§ Dados fornecidos:

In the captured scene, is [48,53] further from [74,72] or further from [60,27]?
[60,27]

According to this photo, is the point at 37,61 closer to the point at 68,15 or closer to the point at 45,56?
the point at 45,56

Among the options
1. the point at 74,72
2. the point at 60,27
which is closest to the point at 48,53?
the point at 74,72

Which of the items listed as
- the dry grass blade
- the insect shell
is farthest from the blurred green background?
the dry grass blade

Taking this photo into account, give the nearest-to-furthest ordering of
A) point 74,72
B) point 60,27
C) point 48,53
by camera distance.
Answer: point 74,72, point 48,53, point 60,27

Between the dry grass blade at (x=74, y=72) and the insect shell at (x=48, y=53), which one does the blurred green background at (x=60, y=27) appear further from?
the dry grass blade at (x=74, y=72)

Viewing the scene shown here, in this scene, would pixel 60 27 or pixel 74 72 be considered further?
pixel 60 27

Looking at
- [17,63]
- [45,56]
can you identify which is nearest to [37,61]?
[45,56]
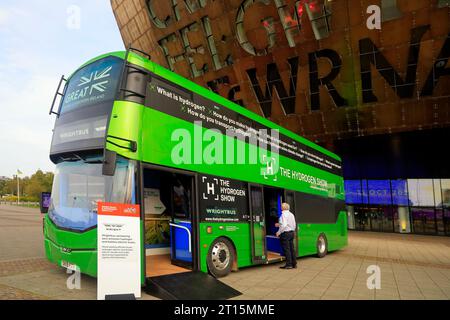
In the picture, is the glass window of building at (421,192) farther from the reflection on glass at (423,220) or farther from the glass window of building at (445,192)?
the glass window of building at (445,192)

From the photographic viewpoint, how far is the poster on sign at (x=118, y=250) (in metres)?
5.19

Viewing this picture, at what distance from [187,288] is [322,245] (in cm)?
808

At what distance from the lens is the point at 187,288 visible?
6.00 metres

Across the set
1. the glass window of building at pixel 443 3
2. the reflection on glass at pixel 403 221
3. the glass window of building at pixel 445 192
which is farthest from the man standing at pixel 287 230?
the glass window of building at pixel 445 192

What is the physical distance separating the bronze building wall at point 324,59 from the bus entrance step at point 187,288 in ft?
57.6

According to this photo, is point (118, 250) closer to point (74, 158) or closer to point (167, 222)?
point (74, 158)

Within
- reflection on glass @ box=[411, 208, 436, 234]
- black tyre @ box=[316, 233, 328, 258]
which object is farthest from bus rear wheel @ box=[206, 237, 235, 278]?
reflection on glass @ box=[411, 208, 436, 234]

§ Requisitos da tarefa:
Substitua "insect shell" por "empty shell" em todas as entradas acima e reescreva-as sem nenhuma outra alteração. Não inclua as imagens na resposta.

§ Resposta:
In the captured scene, is [48,53] further from [74,72] or further from [60,27]?
[60,27]

According to this photo, is the point at 37,61 closer to the point at 68,15 or closer to the point at 45,56?
the point at 45,56

Among the options
1. the point at 74,72
2. the point at 60,27
which is closest to the point at 48,53?
the point at 74,72

Which of the items listed as
- the dry grass blade
- the empty shell
is farthest from the blurred green background?
the dry grass blade

Taking this photo into account, give the nearest-to-furthest ordering of
A) point 74,72
B) point 60,27
C) point 48,53
by camera distance.
Answer: point 74,72, point 48,53, point 60,27

Between the dry grass blade at (x=74, y=72) and the empty shell at (x=48, y=53), which one does the blurred green background at (x=60, y=27) appear further from?
the dry grass blade at (x=74, y=72)

Viewing the scene shown here, in this scene, would pixel 60 27 or pixel 74 72 be considered further?
pixel 60 27

Looking at
- [17,63]
- [45,56]
can you identify which is nearest to [37,61]?
[45,56]
In the picture, is the glass window of building at (421,192) farther from the reflection on glass at (423,220) or farther from the glass window of building at (445,192)?
the glass window of building at (445,192)

From the photographic viewpoint, how far is the poster on sign at (x=118, y=250) (in metres)?
5.19

Viewing this picture, at what distance from [187,288] is [322,245] (in cm)?
808

At what distance from the lens is the point at 187,288 visible?
6.00 metres

Across the set
1. the glass window of building at pixel 443 3
2. the reflection on glass at pixel 403 221
3. the glass window of building at pixel 445 192
which is farthest from the man standing at pixel 287 230?
the glass window of building at pixel 445 192

What is the physical distance separating the bronze building wall at point 324,59 from the bus entrance step at point 187,288 in ft?
57.6

According to this photo, is point (118, 250) closer to point (74, 158) or closer to point (167, 222)?
point (74, 158)

Within
- reflection on glass @ box=[411, 208, 436, 234]
- black tyre @ box=[316, 233, 328, 258]
which object is farthest from bus rear wheel @ box=[206, 237, 235, 278]?
reflection on glass @ box=[411, 208, 436, 234]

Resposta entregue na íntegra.